The Vatican hosted religious leaders along with CEOs of large pharmaceutical companies, New Age preachers and celebrities who advocate on global health in a Zoom conference entitled “Exploring the Mind, Body, and Soul: How Innovation and Novel Delivery Systems Improve Human Health”.
Cura Foundation president Robin Smith and Cardinal Gianfranco Ravasi gave the opening remarks. Cardinal Ravasi said that “the body is a fundamental reality of human existence and of communication” and pointed to Christianity’s central mystery, the Incarnation.
Also on the first day Dr Anthony Fauci, an immunologist and chief medical adviser to US President Joe Biden, responded to questions from CNN journalist Sanjay Gupta, who asked him how much doctors “have to rely on faith, not just religious faith, but your own system of belief” when confronting something new, such as Covid-19.
“I think you have to rely on it when you’re starting with nothing,” Fauci said. But he added: “As more solid scientific information becomes available, you pull away a bit from the kind of experience, instinct and get more into the reality of the evidence you have.”

⁂

» Problems to solve:
1) Answer these questions from the article on the Vatican health conference:
(a) What was the title of the Zoom conference?
(b) Who gave the opening remarks?
(c) Which CNN journalist put questions to Dr Anthony Fauci?
2) Quote the article on the Vatican health conference word for word, starting at "The Vatican hosted" and ending at "mystery, the Incarnation.".

Data excerpts
⁂

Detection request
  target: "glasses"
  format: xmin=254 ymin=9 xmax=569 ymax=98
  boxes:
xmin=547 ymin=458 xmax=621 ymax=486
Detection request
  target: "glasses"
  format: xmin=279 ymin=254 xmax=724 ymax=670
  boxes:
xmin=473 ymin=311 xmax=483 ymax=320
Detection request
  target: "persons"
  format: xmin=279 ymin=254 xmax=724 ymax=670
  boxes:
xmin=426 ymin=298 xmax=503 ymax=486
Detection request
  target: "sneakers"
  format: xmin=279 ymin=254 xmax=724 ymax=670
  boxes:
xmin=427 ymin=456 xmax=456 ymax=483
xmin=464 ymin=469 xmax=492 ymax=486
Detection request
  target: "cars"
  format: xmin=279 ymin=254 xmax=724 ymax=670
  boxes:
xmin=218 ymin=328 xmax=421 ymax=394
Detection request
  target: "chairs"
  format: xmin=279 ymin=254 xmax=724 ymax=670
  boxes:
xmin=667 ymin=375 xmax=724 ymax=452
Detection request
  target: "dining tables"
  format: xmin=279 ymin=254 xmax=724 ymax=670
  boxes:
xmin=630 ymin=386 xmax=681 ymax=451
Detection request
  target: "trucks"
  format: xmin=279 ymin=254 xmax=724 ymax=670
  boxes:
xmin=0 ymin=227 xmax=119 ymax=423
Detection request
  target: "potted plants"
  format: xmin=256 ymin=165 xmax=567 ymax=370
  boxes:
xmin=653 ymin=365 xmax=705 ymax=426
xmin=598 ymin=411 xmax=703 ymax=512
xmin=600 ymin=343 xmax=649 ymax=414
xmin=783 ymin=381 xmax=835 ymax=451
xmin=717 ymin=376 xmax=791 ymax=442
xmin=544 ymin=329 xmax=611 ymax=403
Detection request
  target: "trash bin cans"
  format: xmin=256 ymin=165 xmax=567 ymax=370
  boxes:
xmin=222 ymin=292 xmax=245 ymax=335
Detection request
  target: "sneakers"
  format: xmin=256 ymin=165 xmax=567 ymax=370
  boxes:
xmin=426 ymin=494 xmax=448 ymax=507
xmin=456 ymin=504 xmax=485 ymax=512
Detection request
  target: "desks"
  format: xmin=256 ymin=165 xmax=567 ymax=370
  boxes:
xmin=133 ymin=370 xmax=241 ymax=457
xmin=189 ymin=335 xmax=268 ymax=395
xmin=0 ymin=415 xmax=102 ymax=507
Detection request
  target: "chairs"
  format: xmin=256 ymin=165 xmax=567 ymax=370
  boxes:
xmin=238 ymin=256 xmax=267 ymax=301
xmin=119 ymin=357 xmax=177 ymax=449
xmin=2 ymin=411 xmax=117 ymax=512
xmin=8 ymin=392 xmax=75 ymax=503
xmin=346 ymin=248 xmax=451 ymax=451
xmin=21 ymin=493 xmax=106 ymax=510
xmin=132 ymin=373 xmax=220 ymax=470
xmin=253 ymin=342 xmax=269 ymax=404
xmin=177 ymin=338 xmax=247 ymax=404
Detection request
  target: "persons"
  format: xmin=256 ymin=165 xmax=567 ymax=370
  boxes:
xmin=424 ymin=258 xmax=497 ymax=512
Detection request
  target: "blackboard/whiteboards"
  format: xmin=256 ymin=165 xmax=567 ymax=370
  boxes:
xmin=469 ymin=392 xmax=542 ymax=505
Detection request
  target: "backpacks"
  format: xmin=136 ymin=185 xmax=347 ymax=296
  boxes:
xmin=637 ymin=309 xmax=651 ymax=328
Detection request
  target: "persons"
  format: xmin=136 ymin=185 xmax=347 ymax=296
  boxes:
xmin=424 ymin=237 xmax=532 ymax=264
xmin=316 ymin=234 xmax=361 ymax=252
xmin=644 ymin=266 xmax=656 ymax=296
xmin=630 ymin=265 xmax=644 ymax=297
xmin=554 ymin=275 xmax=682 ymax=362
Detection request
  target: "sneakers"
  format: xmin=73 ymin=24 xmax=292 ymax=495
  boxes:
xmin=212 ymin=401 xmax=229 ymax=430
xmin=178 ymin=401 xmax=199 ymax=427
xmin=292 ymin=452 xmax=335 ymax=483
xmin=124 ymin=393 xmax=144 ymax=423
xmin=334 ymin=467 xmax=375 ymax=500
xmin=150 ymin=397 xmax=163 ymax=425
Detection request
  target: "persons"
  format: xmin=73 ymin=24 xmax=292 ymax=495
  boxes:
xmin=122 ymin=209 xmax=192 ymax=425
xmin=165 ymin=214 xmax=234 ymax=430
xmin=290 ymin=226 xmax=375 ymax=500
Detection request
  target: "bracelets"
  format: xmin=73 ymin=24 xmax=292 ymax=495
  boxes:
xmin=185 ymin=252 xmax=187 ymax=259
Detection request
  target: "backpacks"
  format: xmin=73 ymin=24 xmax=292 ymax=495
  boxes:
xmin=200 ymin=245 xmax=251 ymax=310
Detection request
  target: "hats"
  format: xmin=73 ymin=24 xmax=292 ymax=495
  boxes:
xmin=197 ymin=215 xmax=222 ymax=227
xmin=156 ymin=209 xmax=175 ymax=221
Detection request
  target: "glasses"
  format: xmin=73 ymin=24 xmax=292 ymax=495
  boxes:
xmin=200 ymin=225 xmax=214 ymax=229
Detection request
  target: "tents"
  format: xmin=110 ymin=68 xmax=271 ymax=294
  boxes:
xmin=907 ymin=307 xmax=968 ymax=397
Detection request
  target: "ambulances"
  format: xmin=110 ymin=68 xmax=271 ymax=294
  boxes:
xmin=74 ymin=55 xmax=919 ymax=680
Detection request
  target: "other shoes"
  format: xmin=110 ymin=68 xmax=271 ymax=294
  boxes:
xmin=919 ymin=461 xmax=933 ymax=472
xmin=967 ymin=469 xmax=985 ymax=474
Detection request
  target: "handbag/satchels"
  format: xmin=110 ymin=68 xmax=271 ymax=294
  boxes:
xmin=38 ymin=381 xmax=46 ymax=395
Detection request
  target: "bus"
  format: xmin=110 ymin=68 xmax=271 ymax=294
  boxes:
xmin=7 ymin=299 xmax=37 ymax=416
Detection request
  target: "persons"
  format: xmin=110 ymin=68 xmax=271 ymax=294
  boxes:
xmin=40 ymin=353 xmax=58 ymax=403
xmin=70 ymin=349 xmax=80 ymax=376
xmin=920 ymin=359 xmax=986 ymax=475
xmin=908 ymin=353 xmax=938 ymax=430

⁂

» Solutions:
1)
(a) "Exploring the Mind, Body, and Soul: How Innovation and Novel Delivery Systems Improve Human Health"
(b) Cura Foundation president Robin Smith and Cardinal Gianfranco Ravasi
(c) Sanjay Gupta

2)
The Vatican hosted religious leaders along with CEOs of large pharmaceutical companies, New Age preachers and celebrities who advocate on global health in a Zoom conference entitled “Exploring the Mind, Body, and Soul: How Innovation and Novel Delivery Systems Improve Human Health”.
Cura Foundation president Robin Smith and Cardinal Gianfranco Ravasi gave the opening remarks. Cardinal Ravasi said that “the body is a fundamental reality of human existence and of communication” and pointed to Christianity’s central mystery, the Incarnation.